(Saved entries)
-*-*-

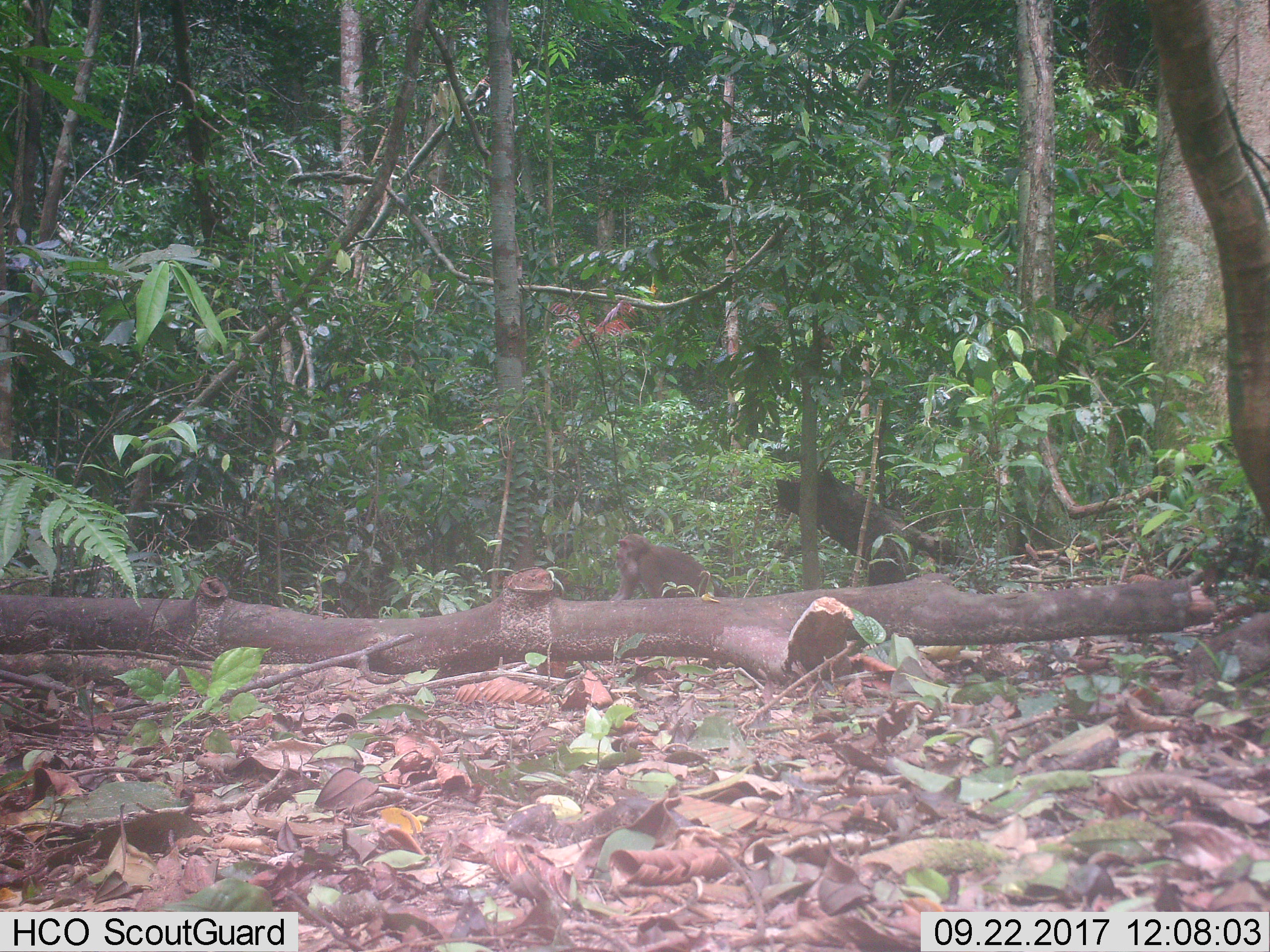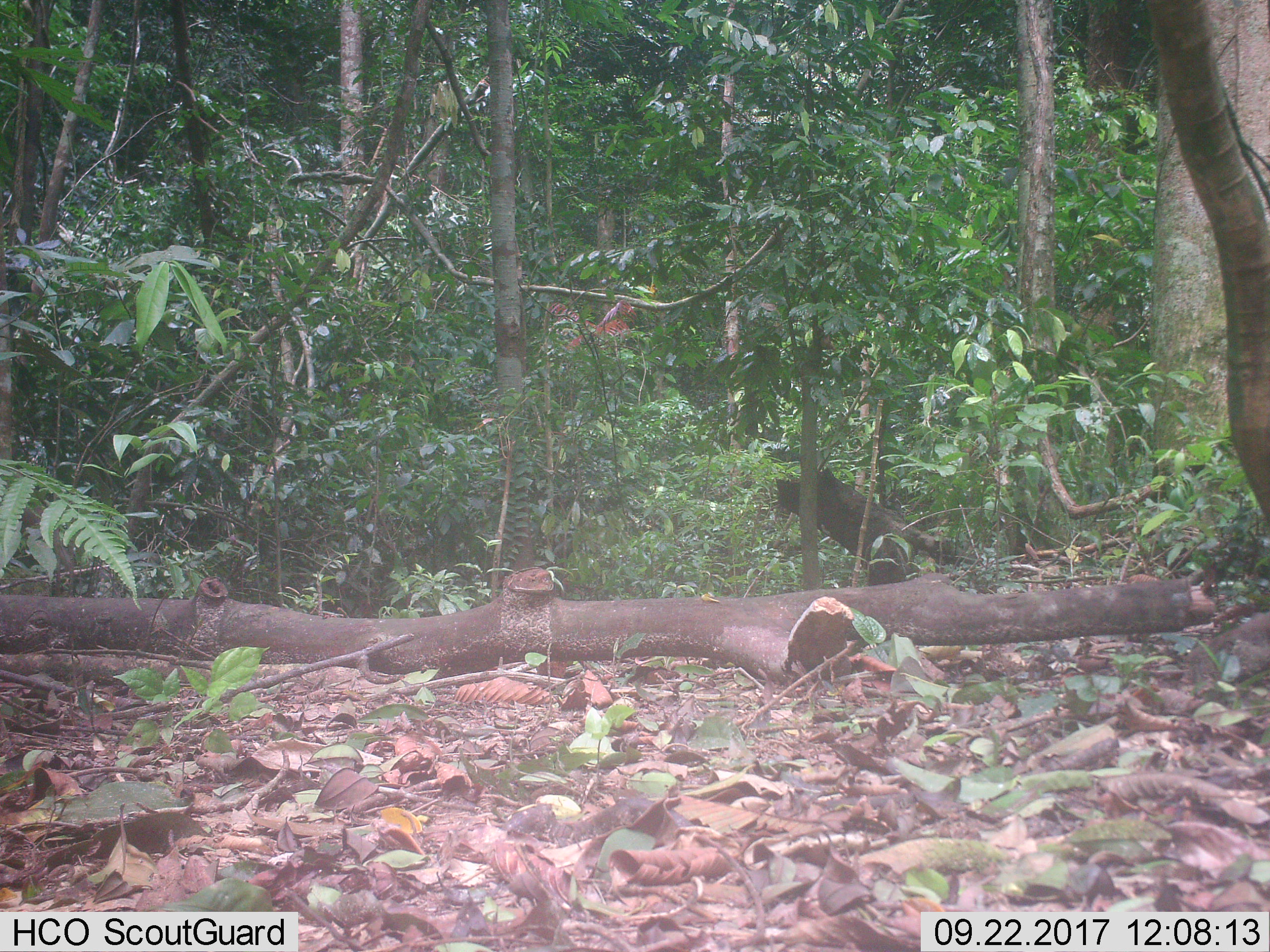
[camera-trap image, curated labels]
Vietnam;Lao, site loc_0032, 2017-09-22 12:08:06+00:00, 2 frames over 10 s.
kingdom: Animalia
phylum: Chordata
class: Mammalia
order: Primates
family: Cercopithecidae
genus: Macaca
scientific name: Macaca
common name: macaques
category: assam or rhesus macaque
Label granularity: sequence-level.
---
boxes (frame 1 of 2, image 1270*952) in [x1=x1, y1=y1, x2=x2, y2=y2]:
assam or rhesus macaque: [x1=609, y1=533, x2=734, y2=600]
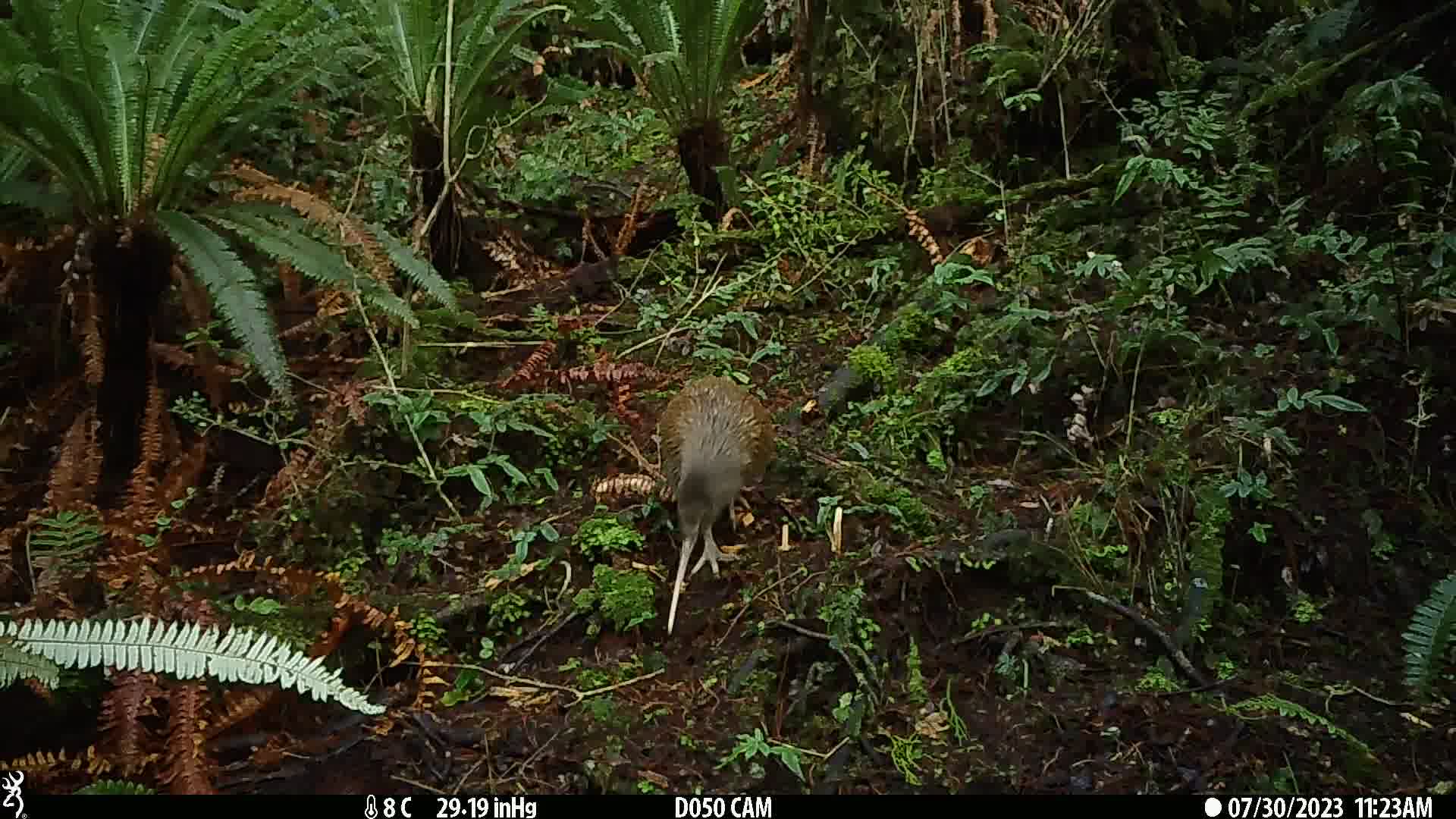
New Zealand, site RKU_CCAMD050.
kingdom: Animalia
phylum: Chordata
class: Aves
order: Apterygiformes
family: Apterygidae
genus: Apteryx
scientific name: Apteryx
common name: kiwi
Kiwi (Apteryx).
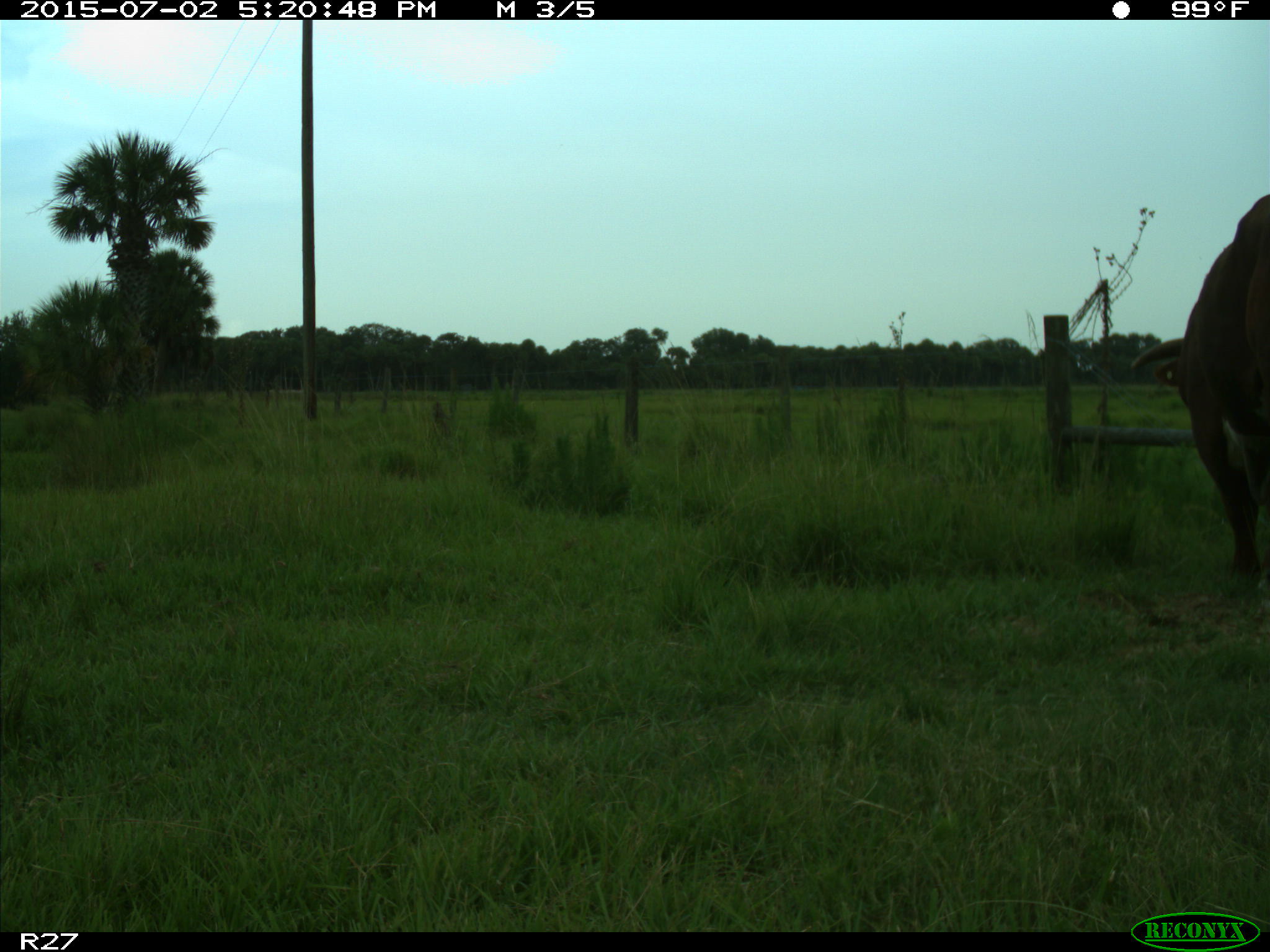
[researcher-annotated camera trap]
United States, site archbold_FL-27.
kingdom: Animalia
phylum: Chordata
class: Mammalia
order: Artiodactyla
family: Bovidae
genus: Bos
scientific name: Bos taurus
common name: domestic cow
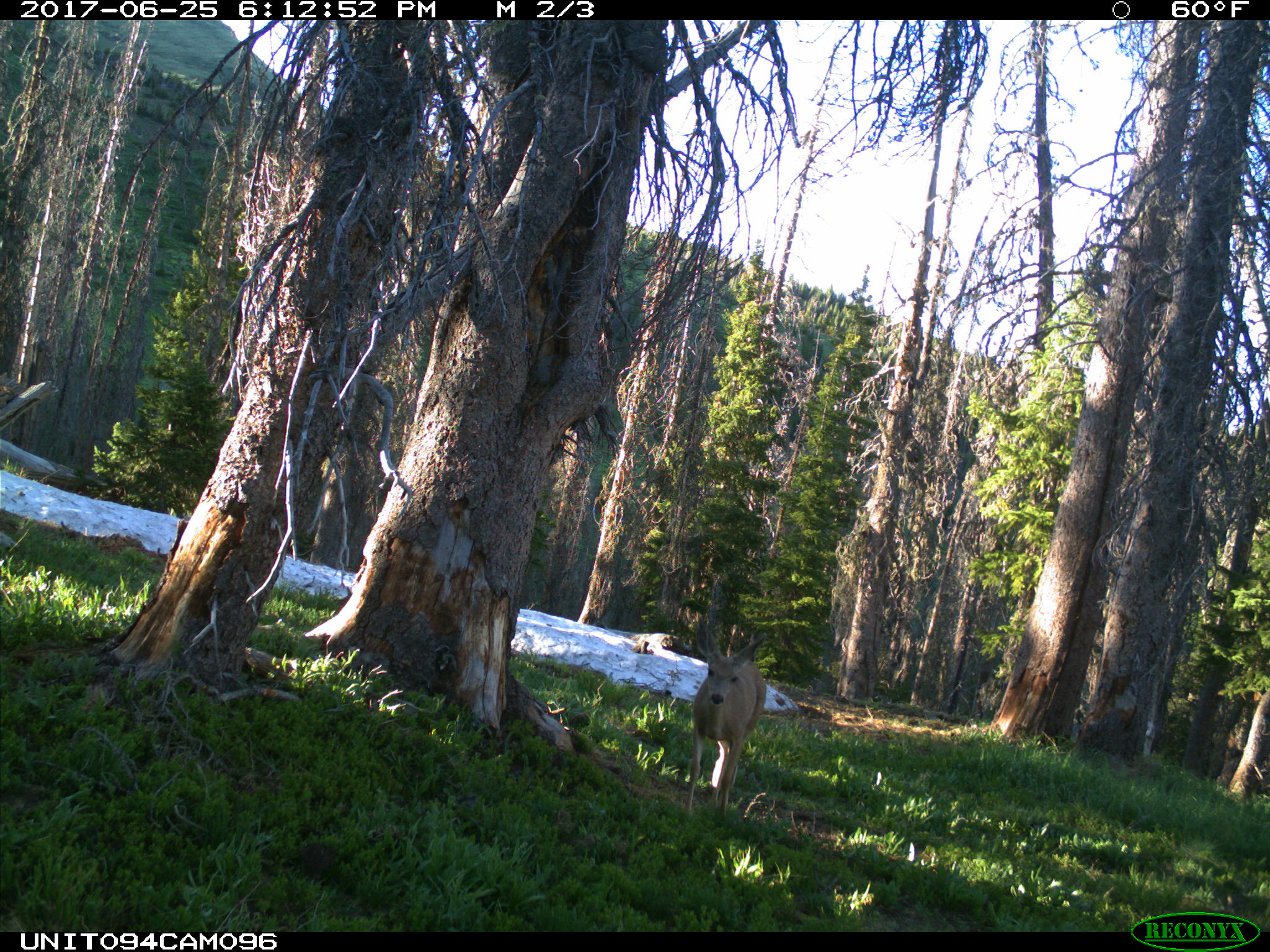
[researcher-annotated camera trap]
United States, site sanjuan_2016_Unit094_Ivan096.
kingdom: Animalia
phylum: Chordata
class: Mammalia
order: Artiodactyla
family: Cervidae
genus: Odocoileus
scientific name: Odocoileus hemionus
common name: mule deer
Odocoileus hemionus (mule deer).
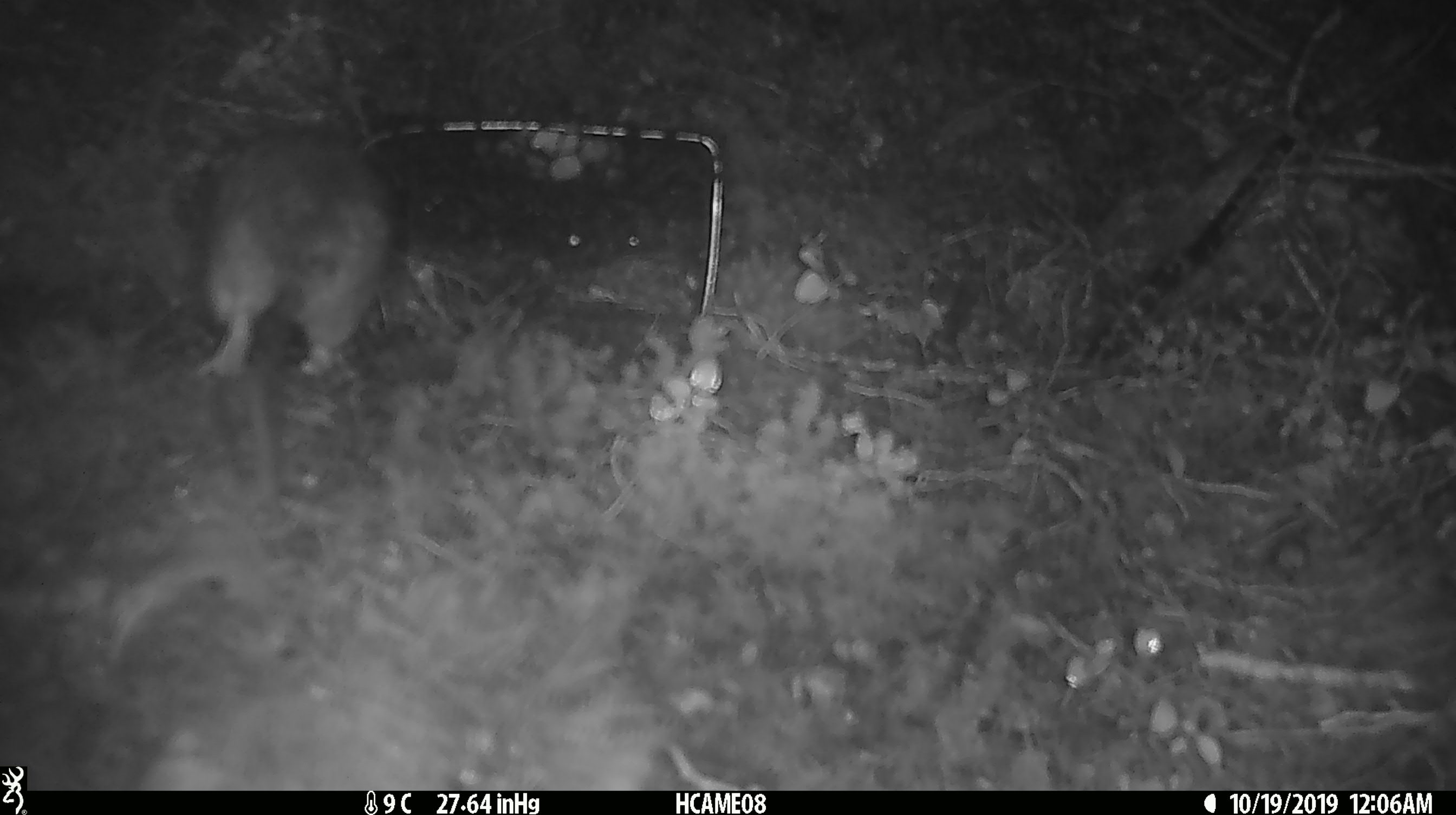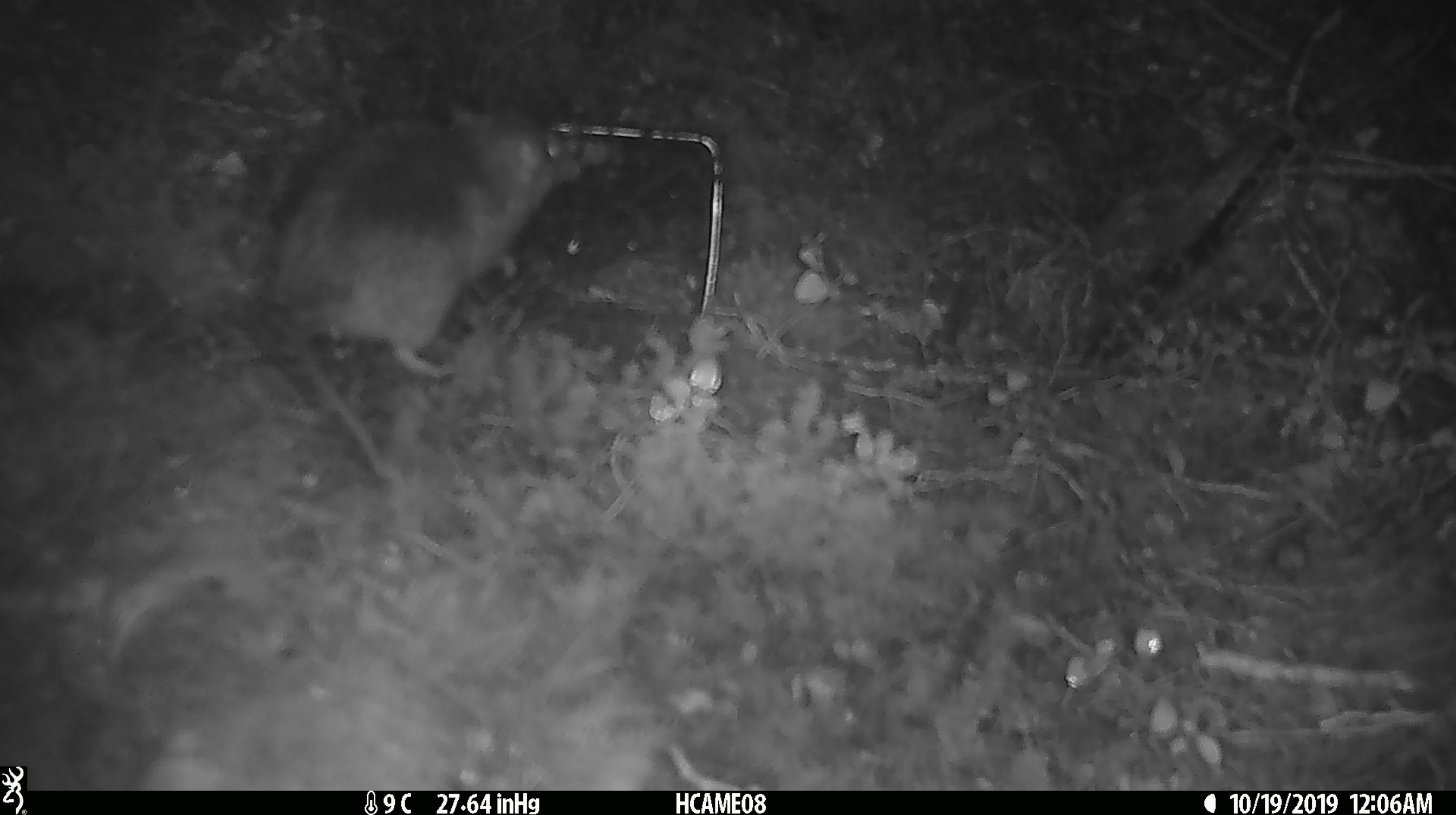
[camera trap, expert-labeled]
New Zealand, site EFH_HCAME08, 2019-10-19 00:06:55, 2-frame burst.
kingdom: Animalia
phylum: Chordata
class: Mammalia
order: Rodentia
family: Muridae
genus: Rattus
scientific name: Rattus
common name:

-*-*-

* Task directions
Every line from the one containing "New Zealand, site EFH_HCAME08, 2019-10-19" to the close of the records must be reproduced exactly. Include both ends and nothing more.

* Solved exercise
New Zealand, site EFH_HCAME08, 2019-10-19 00:06:55, 2-frame burst.
kingdom: Animalia
phylum: Chordata
class: Mammalia
order: Rodentia
family: Muridae
genus: Rattus
scientific name: Rattus
common name:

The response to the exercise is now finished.